The simplest neural circuits in the spinal cord of vertebrates include sensory neurons, interneurons and motor neurons which, together with their muscles, form a primordial sensory-motor circuit connecting organisms with the world in a reciprocal fashion.

Sensory information from the environment is processed via interneurons to produce a motor output which in turn will alter the environment in some way.
This basic architecture of the nervous system in vertebrates, including Homo sapiens, appeared in the last common ancestor of cyclostomes (jawless vertebrates including lampreys and hagfish) and gnathostomes (all other vertebrates) around 560 million years ago1. The nervous system in vertebrates is fundamentally a tube, the neural tube, which is organised into multiple repeated segments containing the classes of neurons that form the primordial sensory-motor circuits. Towards the head, the neural tube enlarges becoming the hindbrain, midbrain and the forebrain that includes the thalamus and hypothalamus (diencephalon), and the cerebral hemispheres with cerebral cortices enclosing their subcortical cerebral nuclei (telencephalon).
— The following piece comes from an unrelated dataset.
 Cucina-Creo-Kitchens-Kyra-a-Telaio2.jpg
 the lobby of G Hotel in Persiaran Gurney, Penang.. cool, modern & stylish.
From: https://en.wikipedia.org/wiki/Neural_tube
Special senses appeared early in evolution, including taste, olfaction, vision, hearing and balance in parallel with central drives to maintain life, including defence reactions, temperature control, breathing, drinking, feeding and reproduction. In addition to interacting with the external world, the nervous system also senses and controls the functions of internal organs involved in blood circulation, digestion, excretion and more, primarily via autonomic neural pathways2.
The relative ratio of interneurons to sensory and motor neurons increased with the evolving complexity of the nervous system, so that the evolution of the brain has been mostly associated with the growth of the number and complexity of interneurons. Thus, the human nervous system contains a few million sensory neurons, a few million motor neurons and over 70 billion interneurons (almost ten times the number of humans on earth!). These interneurons form the bulk of the brain and comprise the neural circuits that underlie the neural control of the body as well as all higher mental and cognitive functions.
The discovery of the fundamental sensory-motor architecture of the vertebrate nervous system led to the concept of ‘reflex‘ and ‘reflex arc‘ introduced at the turn of the 19th century. According to the early physiologists, reflex responses to events of the external world seemed to be an essential component of defence and adaptation to the environment3. A full perspective of the role of the reflexes in the nervous system was eventually developed by Charles Sherrington in England in 19004 and in parallel led to the principles behind the idea of conditioned reflexes developed by Ivan Pavlov in Russia in the early 20th century.
The initial idea of a reflex arc which respond to specific external or internal stimuli was taken as evidence that all central nervous activity is generated only by sensory stimuli with no intrinsic spontaneous activity of the nervous system. This idea was consistent with the philosophical view of the brain as ‘tabula rasa’ or a ‘blank slate’ as proposed by British empiricists, John Locke and David Hume, according to whom nothing exists in the brain other than what enters via the senses5.
The common definition of a reflex is that specific artificial stimuli of short duration trigger specific motor responses. For example, one of the best-known reflexes in humans is the ‘knee jerk’ whereby the quick stretch of the quadriceps (thigh) muscle, generated by tapping its tendon at the knee, activates specific sensory afferent neurons (in this case, stretch receptors) in the muscle. These make direct synaptic connections in the spinal cord with motor (efferent) neurons which cause the same muscle to contract in response. There are no interneurons in this simple two-neuron sensory-motor pathway, so it is called a monosynaptic reflex, which is present in all voluntary muscles.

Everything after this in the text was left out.